EXCERPT PROVIDED start

This directory provides instructions to reproduce Intel Gaudi's results for MLPerf™ inference submission.
MLPerf™ is a trademark and service mark of MLCommons Association in the United States and other countries.
All rights reserved. Unauthorized use is strictly prohibited.
Please follow the instructions provided in the Intel Gaudi Installation Guide to set up the environment.
mkdir -p /path/to/Intel-HabanaLabs
export INTEL_HABANALABS_DIR=/path/to/Intel-HabanaLabs
This README is located in code directory corresponding to Intel-HabanaLabs submission. Download the whole code folder along with all subfolders and copy it under $INTEL_HABANALABS_DIR:
docker run --privileged --security-opt seccomp=unconfined \
--name mlperf-habana -td \
-v /dev:/dev \
--device=/dev:/dev \
-v /sys/kernel/debug:/sys/kernel/debug \
-v /tmp:/tmp \
-v $INTEL_HABANALABS_DIR:/root/Intel-HabanaLabs/ \
--cap-add=sys_nice --cap-add=SYS_PTRACE \
--user root --workdir=/root --net=host \
--ulimit memlock=-1:-1 vault.habana.ai/gaudi-docker-mlperf/ver4.0/pytorch-installer-2.1.1:1.14.98-33
docker exec -it mlperf-habana bash
mkdir -p /mnt/weka/data/mlperf_inference/stable-diffusion-xl/stable_diffusion_fp32
pushd /mnt/weka/data/mlperf_inference/stable-diffusion-xl
curl https://rclone.org/install.sh | bash
rclone config create mlc-inference s3 provider=Cloudflare access_key_id=f65ba5eef400db161ea49967de89f47b secret_access_key=fbea333914c292b854f14d3fe232bad6c5407bf0ab1bebf78833c2b359bdfd2b endpoint=https://c2686074cb2caf5cbaf6d134bdba8b47.r2.cloudflarestorage.com
rclone copy mlc-inference:mlcommons-inference-wg-public/stable_diffusion_fp32 ./stable_diffusion_fp32 -P
popd
Alternatively, the required checkpoints/datasets can be downloaded offline and copied to the required path before running Docker run command.

EXCERPT PROVIDED end

» **GIVEN PROBLEM A**:
Write out the records from the line containing "Giemsa-stained preparation. Automatically" through the end of the records, omitting the pictures.

TASK INPUT start

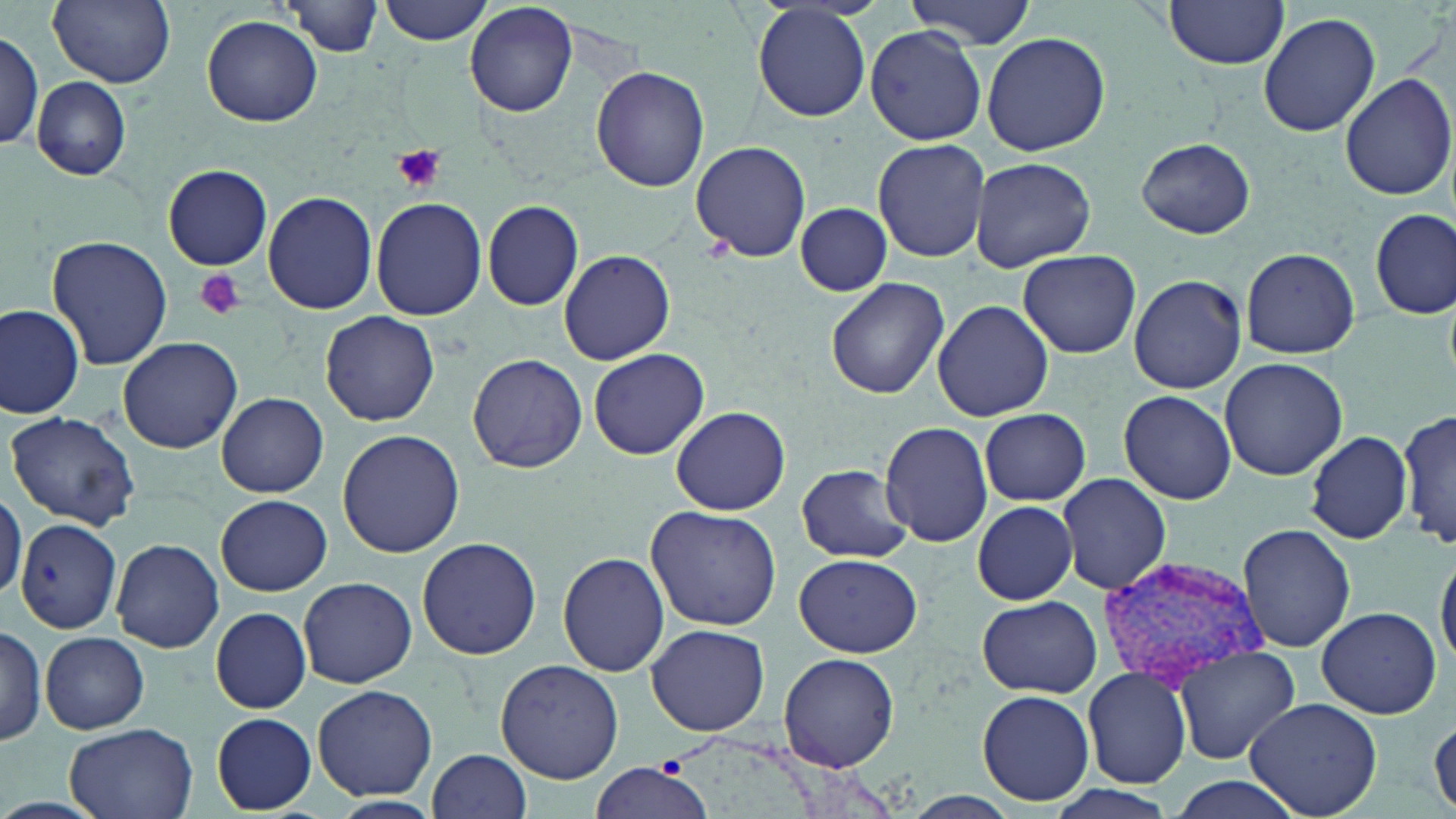

Plasmodium vivax.

Approximate bounding boxes as (x1,y1)-(x2,y2) corner pairs in pixels. Plasmodium vivax-infected red blood cell locations: (1096,554)-(1264,691). Platelet locations: (394,145)-(447,190), (196,270)-(246,322). Uninfected red blood cell locations: (48,0)-(175,88), (376,0)-(495,45), (906,0)-(1035,48), (1163,0)-(1291,69), (42,1)-(151,173), (286,1)-(382,55), (465,2)-(577,116), (752,4)-(871,122), (1258,12)-(1381,137), (202,15)-(323,127), (864,26)-(987,145), (0,29)-(44,154), (982,30)-(1111,157), (592,66)-(709,191), (1339,72)-(1455,202), (30,76)-(132,179), (872,137)-(992,263), (1135,138)-(1257,238), (691,140)-(812,262), (968,156)-(1098,274), (163,164)-(273,271), (262,190)-(378,315), (370,197)-(486,320), (482,200)-(584,310), (794,202)-(892,297), (1372,207)-(1454,319), (44,235)-(173,371), (1240,247)-(1360,358), (559,250)-(676,364), (1017,251)-(1140,358), (1128,274)-(1247,393), (827,278)-(949,398), (932,299)-(1054,423), (0,303)-(86,419), (320,311)-(440,425), (117,336)-(244,454), (589,348)-(709,460), (469,355)-(587,472), (1218,357)-(1348,480), (1118,390)-(1236,504), (217,393)-(329,497), (670,404)-(791,516), (979,407)-(1090,505), (1400,407)-(1455,551), (5,409)-(143,532), (880,422)-(992,546), (337,429)-(465,558), (1303,429)-(1414,545), (796,464)-(913,562), (1057,472)-(1172,596), (0,484)-(25,607), (215,494)-(331,595), (972,500)-(1078,604), (645,504)-(781,632), (17,518)-(121,633), (1236,522)-(1356,652), (416,536)-(541,660), (111,538)-(224,653), (1436,549)-(1456,671), (558,552)-(669,677), (795,552)-(922,657), (298,576)-(416,688), (978,596)-(1100,698), (211,606)-(313,712), (1316,606)-(1444,719), (646,623)-(770,737), (0,624)-(48,745), (41,632)-(149,733), (1172,645)-(1299,765), (779,652)-(900,774), (494,660)-(624,785), (1081,666)-(1192,789), (313,683)-(439,802), (976,689)-(1095,806), (1244,697)-(1384,819), (211,712)-(317,813), (1430,713)-(1456,816), (64,722)-(199,819), (428,748)-(531,819), (588,759)-(711,819), (1162,777)-(1307,819), (1039,781)-(1181,819), (901,792)-(1023,819). May-Grünwald-Giemsa-stained preparation. Light microscopy. Thin blood smear. Captured at 1000x magnification. Image is 1456×819 pixels. One field of a larger specimen.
Classify this cell by malaria status.
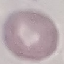

It is uninfected.

Giemsa-stained preparation. Automatically extracted cell patch, resized to 64 × 64 pixels. Photographed with a smartphone camera at the microscope eyepiece. Thin smear of blood.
Point out each leukocyte.
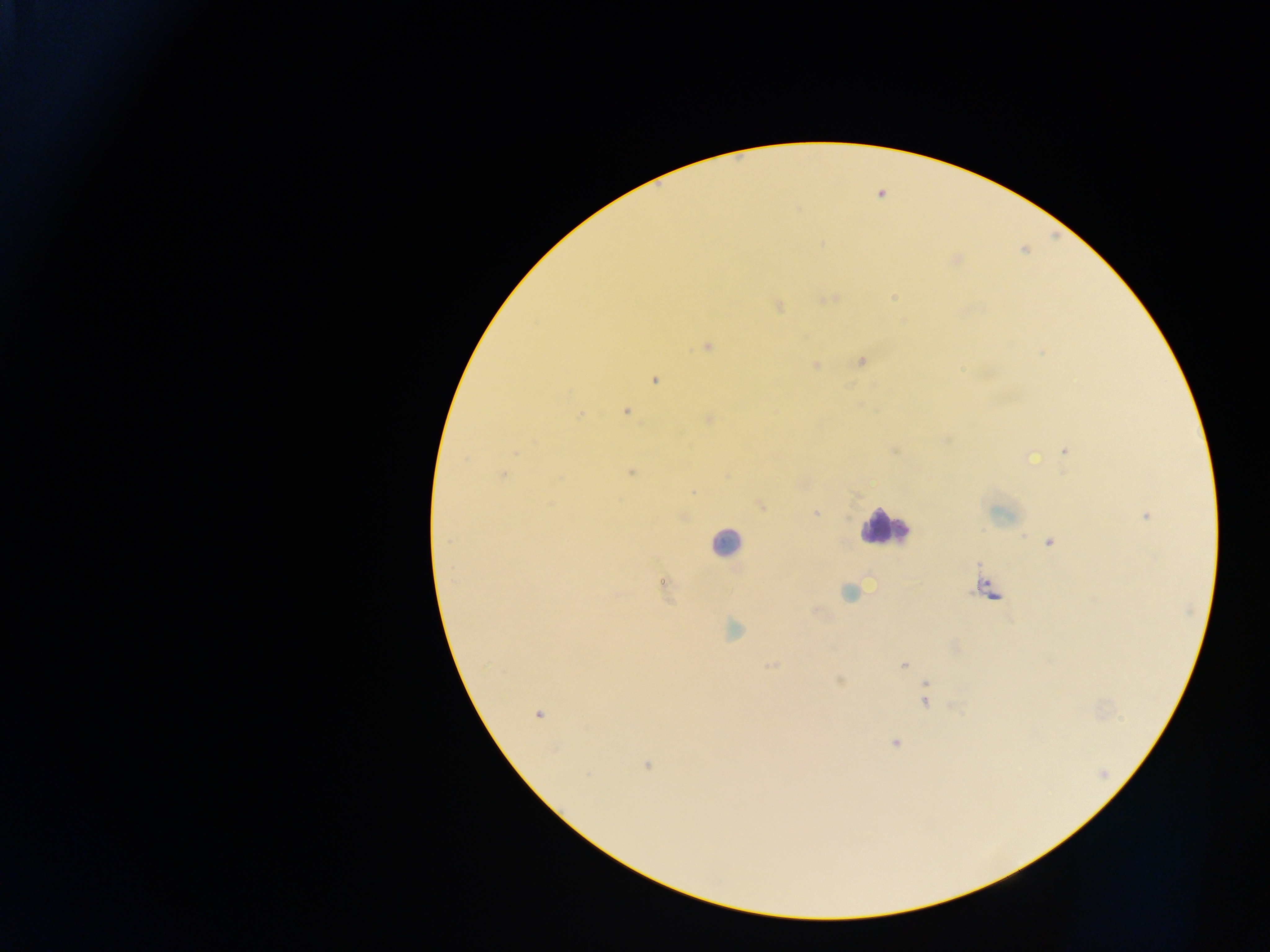
Approximate centers as x y in pixels.
Leukocytes: 884 528; 726 544; 989 589.

Summary:
  - Plasmodium parasite locations: 881 194; 892 297; 828 298; 778 305; 707 346; 861 361; 816 365; 655 380; 626 411; 579 414; 709 419; 945 439; 1064 450; 1030 456; 630 471; 501 474; 693 491; 760 504; 815 513; 1145 515; 682 516; 1050 541; 662 582; 849 592; 815 611; 732 629; 904 664; 770 665; 839 679; 925 684; 924 700; 537 714; 894 742; 646 765
  - Field of view: single
  - Country: Ghana
  - Preparation: thick blood film
  - Image size: 1270×952 pixels
  - Capture: mobile-phone photograph through a microscope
Assess this cell for malaria.
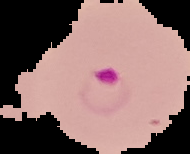
Parasitized.

Image is 190×154 pixels. Cell region segmented out of the field of view; the surrounding area is masked to black. From a thin blood film.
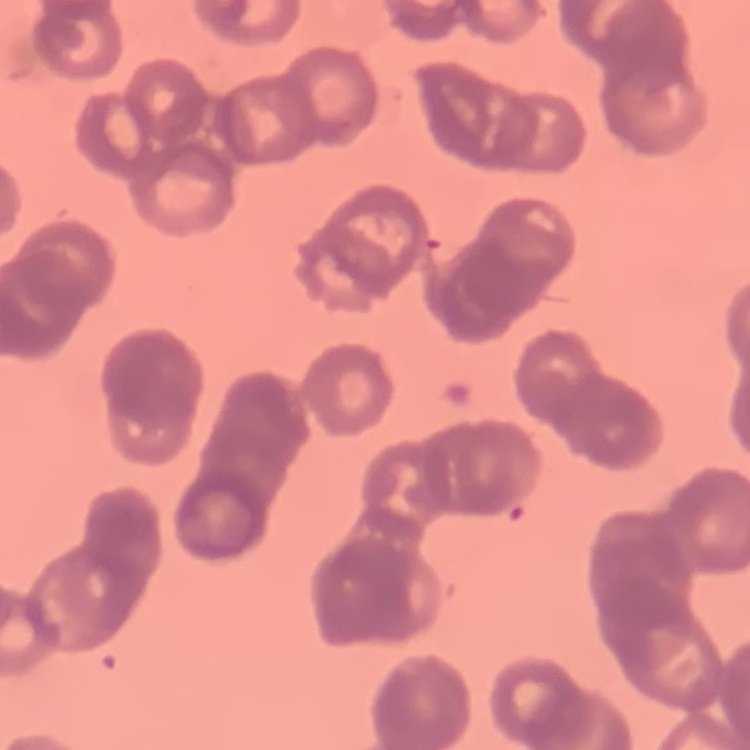 The erythrocytes exhibit rouleaux formation. Thin blood smear. Stained with either Field's or Giemsa. One tile cut from a larger photomicrograph.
Assess for Plasmodium parasites.
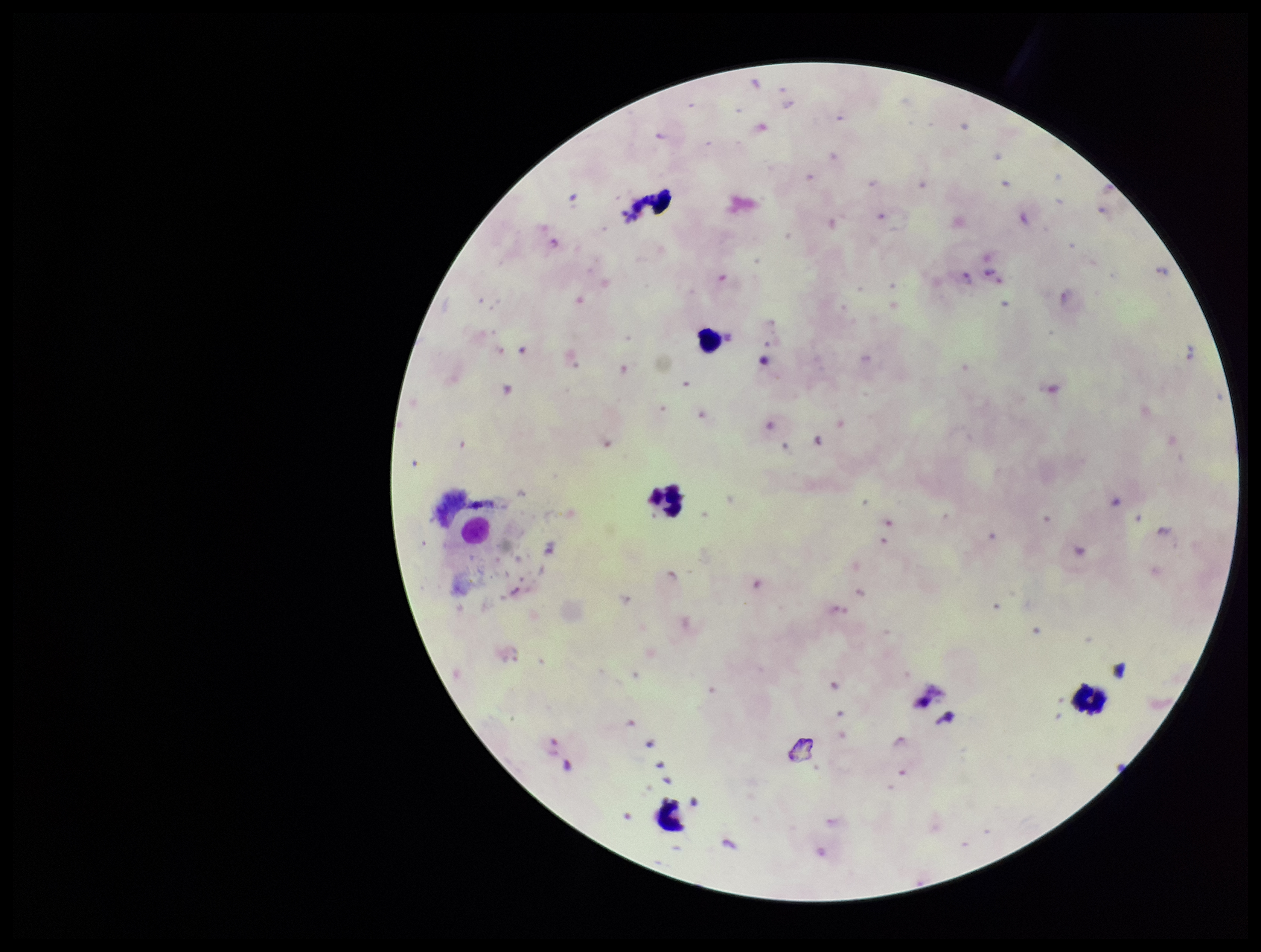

TASK INPUT end

» **GIVEN PROBLEM B**:
In the Intel Gaudi MLPerf inference instructions, what name does the docker run command give the container?

» **TASK RESPONSE A**:
Giemsa-stained preparation. Automatically extracted cell patch, resized to 64 × 64 pixels. Photographed with a smartphone camera at the microscope eyepiece. Thin smear of blood.
Point out each leukocyte.
Approximate centers as x y in pixels.
Leukocytes: 884 528; 726 544; 989 589.

Summary:
  - Plasmodium parasite locations: 881 194; 892 297; 828 298; 778 305; 707 346; 861 361; 816 365; 655 380; 626 411; 579 414; 709 419; 945 439; 1064 450; 1030 456; 630 471; 501 474; 693 491; 760 504; 815 513; 1145 515; 682 516; 1050 541; 662 582; 849 592; 815 611; 732 629; 904 664; 770 665; 839 679; 925 684; 924 700; 537 714; 894 742; 646 765
  - Field of view: single
  - Country: Ghana
  - Preparation: thick blood film
  - Image size: 1270×952 pixels
  - Capture: mobile-phone photograph through a microscope
Assess this cell for malaria.
Parasitized.

Image is 190×154 pixels. Cell region segmented out of the field of view; the surrounding area is masked to black. From a thin blood film.
 The erythrocytes exhibit rouleaux formation. Thin blood smear. Stained with either Field's or Giemsa. One tile cut from a larger photomicrograph.
Assess for Plasmodium parasites.

» **TASK RESPONSE B**:
mlperf-habana